ルールって絶対じゃなくて、変えていくもの

うつ告白の大坂なおみ、セリーナら共感の声! 仏テニス連盟には「なんたる皮肉」「卑怯者」と怒声上がる

2021/06/02 18:13
堀川樹里(ほりかわ・じゅり)
gettyimagesより

 女子プロテニスプレーヤーの大坂なおみ(23)が、試合後の記者会見によって自身のうつや不安症がコントロールできなくなると告白し、世界中で議論を呼んでいる。

 事の発端は、現在開催中の全仏オープン開幕直前の5月27日、大坂がTwitterで「アスリートの心の健康状態を無視している」として、試合後の記者会見には応じないと表明したこと。全仏オープンを取り仕切る仏テニス連盟のジル・モレトン会長からは「大いなる過ち」と批判され、女子世界ランキング1位のアシュリー・バーティ(25)や男子3位のラファエル・ナダル(34)らは、「気持ちはわかるけど、記者会見も仕事のうち」との見解を示した。

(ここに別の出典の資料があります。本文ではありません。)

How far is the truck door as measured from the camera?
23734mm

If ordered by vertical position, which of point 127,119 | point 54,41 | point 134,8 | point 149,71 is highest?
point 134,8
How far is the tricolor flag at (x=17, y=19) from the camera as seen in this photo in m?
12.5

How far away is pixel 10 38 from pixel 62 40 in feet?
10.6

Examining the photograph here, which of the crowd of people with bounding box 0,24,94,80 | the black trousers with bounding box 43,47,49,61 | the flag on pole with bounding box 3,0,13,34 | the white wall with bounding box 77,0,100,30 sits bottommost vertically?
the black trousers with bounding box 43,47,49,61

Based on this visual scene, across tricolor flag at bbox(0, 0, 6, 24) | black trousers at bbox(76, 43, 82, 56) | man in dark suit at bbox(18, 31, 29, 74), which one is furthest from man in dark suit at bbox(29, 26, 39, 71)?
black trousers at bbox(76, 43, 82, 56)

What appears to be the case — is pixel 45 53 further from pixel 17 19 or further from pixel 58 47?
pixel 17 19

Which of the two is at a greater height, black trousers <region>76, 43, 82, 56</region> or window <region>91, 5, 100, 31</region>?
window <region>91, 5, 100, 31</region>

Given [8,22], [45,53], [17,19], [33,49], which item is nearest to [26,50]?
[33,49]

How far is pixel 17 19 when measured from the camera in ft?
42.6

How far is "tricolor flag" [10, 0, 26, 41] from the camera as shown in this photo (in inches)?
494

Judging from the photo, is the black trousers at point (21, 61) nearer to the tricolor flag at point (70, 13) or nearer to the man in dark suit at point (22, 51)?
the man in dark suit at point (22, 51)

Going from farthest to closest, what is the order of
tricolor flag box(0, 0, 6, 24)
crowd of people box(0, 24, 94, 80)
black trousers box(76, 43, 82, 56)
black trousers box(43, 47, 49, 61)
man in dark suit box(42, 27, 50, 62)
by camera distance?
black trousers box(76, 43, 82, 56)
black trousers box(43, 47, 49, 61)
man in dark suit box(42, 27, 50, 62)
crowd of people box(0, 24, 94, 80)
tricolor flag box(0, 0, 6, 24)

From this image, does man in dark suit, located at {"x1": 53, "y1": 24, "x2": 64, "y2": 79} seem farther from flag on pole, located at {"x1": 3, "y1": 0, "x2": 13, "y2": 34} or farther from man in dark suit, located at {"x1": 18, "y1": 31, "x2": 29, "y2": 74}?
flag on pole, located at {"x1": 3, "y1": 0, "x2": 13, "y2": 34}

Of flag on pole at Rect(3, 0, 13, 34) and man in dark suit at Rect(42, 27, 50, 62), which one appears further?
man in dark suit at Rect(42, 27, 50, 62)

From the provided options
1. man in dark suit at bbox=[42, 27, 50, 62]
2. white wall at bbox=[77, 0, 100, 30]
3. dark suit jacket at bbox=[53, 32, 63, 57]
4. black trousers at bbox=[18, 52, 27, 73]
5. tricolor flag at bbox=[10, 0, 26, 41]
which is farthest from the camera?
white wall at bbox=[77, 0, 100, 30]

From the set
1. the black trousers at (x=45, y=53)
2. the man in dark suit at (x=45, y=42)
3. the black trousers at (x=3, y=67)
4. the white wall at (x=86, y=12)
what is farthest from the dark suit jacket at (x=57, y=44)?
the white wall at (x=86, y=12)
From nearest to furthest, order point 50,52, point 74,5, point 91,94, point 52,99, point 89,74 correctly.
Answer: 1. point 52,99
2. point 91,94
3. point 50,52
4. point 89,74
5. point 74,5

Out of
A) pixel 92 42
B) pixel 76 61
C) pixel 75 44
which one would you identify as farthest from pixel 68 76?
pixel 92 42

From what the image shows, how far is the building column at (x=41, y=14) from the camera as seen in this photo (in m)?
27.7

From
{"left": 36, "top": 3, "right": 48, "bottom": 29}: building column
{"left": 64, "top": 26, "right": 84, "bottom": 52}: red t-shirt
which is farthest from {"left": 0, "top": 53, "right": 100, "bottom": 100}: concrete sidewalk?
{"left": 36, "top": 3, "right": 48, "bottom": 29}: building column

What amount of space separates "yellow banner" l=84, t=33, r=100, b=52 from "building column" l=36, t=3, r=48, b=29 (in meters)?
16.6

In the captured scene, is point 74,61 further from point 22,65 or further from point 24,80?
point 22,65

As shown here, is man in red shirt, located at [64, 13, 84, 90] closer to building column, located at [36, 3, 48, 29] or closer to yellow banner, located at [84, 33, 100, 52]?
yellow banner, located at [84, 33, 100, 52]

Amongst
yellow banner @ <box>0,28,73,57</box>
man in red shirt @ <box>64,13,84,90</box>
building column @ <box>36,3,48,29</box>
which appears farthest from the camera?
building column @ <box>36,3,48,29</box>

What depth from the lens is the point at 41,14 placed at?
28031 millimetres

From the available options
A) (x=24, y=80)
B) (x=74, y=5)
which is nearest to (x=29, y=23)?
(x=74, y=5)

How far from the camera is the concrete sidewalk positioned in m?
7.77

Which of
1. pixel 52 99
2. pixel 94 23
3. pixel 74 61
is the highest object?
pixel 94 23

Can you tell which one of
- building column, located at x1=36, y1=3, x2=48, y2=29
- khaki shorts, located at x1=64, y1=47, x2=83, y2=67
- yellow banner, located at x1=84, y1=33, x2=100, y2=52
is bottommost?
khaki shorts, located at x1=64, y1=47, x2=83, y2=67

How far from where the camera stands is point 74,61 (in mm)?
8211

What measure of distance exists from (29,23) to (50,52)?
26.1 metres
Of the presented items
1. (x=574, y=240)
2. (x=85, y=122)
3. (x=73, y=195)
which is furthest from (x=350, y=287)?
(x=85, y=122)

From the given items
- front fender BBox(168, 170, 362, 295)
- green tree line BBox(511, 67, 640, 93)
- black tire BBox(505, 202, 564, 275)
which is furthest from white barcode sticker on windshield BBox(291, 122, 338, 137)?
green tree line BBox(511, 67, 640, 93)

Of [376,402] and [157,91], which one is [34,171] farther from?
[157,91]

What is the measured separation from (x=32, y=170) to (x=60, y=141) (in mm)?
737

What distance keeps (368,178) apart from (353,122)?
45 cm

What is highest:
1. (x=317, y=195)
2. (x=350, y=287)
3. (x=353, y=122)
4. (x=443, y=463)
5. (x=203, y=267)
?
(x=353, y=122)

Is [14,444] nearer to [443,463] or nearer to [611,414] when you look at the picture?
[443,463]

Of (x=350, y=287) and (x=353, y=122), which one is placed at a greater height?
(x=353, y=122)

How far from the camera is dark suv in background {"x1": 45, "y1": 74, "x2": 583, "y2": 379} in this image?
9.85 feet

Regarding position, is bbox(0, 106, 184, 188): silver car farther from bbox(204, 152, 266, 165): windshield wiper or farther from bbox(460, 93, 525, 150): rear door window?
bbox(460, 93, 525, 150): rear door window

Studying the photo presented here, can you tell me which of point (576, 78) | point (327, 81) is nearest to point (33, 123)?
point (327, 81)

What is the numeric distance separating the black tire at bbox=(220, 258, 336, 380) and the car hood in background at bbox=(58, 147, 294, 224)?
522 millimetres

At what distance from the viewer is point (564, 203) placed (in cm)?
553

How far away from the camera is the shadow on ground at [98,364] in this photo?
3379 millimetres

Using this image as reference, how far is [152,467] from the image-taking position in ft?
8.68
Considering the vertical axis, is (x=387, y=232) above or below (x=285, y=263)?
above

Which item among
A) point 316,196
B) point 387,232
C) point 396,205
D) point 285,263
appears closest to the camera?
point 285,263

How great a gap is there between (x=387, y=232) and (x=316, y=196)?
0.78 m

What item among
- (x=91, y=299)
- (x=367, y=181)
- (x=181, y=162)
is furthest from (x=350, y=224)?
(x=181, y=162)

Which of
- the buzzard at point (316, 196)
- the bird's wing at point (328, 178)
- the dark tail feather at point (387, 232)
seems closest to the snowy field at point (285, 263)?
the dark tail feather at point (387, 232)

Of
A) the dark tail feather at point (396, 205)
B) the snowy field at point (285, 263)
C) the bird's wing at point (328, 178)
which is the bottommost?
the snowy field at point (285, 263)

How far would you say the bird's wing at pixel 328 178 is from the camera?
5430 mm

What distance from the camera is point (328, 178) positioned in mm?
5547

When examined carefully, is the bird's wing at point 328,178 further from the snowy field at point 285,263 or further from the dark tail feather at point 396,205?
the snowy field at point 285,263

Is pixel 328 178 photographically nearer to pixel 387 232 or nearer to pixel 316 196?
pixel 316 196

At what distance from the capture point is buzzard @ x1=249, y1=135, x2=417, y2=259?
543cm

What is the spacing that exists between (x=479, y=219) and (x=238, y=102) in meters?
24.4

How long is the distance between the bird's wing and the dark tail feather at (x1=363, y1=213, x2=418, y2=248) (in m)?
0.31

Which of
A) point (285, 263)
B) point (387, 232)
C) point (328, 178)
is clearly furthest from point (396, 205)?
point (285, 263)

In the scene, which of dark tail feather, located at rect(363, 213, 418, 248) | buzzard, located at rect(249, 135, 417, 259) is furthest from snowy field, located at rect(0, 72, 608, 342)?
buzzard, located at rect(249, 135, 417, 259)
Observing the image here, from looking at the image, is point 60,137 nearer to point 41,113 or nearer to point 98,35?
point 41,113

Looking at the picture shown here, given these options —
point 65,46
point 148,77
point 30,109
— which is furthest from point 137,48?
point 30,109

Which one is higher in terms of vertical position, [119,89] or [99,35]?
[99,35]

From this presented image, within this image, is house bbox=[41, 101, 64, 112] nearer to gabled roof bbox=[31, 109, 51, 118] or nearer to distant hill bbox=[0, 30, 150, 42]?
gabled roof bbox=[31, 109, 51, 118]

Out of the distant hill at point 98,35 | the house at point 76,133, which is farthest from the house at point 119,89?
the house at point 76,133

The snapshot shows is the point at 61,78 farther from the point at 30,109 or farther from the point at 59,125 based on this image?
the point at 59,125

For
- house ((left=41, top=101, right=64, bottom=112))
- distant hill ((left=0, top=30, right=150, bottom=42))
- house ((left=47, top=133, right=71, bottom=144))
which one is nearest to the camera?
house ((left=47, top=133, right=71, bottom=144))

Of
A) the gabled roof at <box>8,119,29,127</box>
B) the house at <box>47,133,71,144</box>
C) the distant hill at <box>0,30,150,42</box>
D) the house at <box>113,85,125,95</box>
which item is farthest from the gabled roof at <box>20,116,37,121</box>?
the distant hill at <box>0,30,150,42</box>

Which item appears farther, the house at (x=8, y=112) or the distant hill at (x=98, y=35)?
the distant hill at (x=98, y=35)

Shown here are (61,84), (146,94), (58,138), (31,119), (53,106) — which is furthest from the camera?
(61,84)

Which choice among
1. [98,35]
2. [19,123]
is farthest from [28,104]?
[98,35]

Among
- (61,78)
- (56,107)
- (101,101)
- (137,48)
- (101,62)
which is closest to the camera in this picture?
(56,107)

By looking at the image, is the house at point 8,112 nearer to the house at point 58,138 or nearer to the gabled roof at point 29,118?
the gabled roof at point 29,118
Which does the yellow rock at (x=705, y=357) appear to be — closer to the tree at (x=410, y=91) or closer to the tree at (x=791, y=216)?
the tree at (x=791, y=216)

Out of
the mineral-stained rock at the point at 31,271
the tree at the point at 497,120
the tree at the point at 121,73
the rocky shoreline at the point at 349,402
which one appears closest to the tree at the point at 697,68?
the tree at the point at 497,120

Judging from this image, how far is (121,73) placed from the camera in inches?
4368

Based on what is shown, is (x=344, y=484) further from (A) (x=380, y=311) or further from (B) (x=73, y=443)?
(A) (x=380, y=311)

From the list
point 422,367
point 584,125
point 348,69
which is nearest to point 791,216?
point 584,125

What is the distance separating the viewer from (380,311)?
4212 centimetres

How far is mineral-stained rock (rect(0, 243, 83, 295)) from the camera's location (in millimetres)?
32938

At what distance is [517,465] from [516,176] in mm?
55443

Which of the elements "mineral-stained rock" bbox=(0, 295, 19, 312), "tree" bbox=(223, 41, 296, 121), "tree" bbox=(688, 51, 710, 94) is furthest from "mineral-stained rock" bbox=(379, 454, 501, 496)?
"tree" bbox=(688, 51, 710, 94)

 宣言通り、1回戦勝利後の記者会見を欠席して罰金1万5000ドル(約165万円)を科され、「違反を繰り返したら、さらに重い処分を科す可能性がある」と通告された大坂は、Twitterで「変化は人々を不快にさせる」と反発したり、インスタグラムのストーリーに主催者への抗議らしきものを投稿。

 姉・まりが、米電子掲示板「Reddit」に、「“クレーコートの成績がよくない”とばかり言われるから、精神状態に悪い。だからボイコットする」と書き込んだことから、ネット上では「嫌なことはしたくないという態度はどうなの?」「会見も仕事のうち。それだけの賞金をもらっているんだし」と批判のほうが多く目についた。

 しかし31日に、大会主催者が大坂の棄権を発表し、彼女自身がTwitterでうつや不安症に苦しんでいることを告白すると、空気は一転。ジャーナリストや先輩プレイヤーから同情が寄せられた。

 大坂は、6月1日にFacebookで「今回のことは、数日前に投稿したときには想像もしていなく、意図もしていなかった状況です」と投稿。記者会見拒否を表明するタイミングがあまりよくなかったこと、意図をもっとはっきり伝えるべきだったことを認めた上で、「私はメンタルヘルスを軽視したり、軽々しくその言葉を使ったりはしません。実は、2018年の全米オープン以降、長い間うつ病に苦しみ続け、その対処に本当に苦労してきました」と告白した。

 続けて、自分は内向的で、試合では不安を紛らわすためにヘッドフォンをつけていると説明し、「テニスメディアの方々はいつも私に親切にしてくれました(特に、私が傷つけてしまったかもしれない、ジャーナリストの皆さんに謝りたいです)しかし、私はもともと人前で話すのが得意ではなく、メディアの前で話す時は大きな不安に襲われます」と説明。

 そして、「ここパリでは、すでに弱気になって不安になっていた自分がいたので、ケアをするために記者会見を欠席したほうがいいと考えたのです。先に発表したのは、一部のルールがとても時代遅れだと感じていて、そこに光を当てたいと思ったからです」と記した。大会主催者側には謝罪の手紙を書いたとして、時期を見て「選手やプレス、ファンのためにもっと良い方法を検討したいと思っています」と意欲ものぞかせている。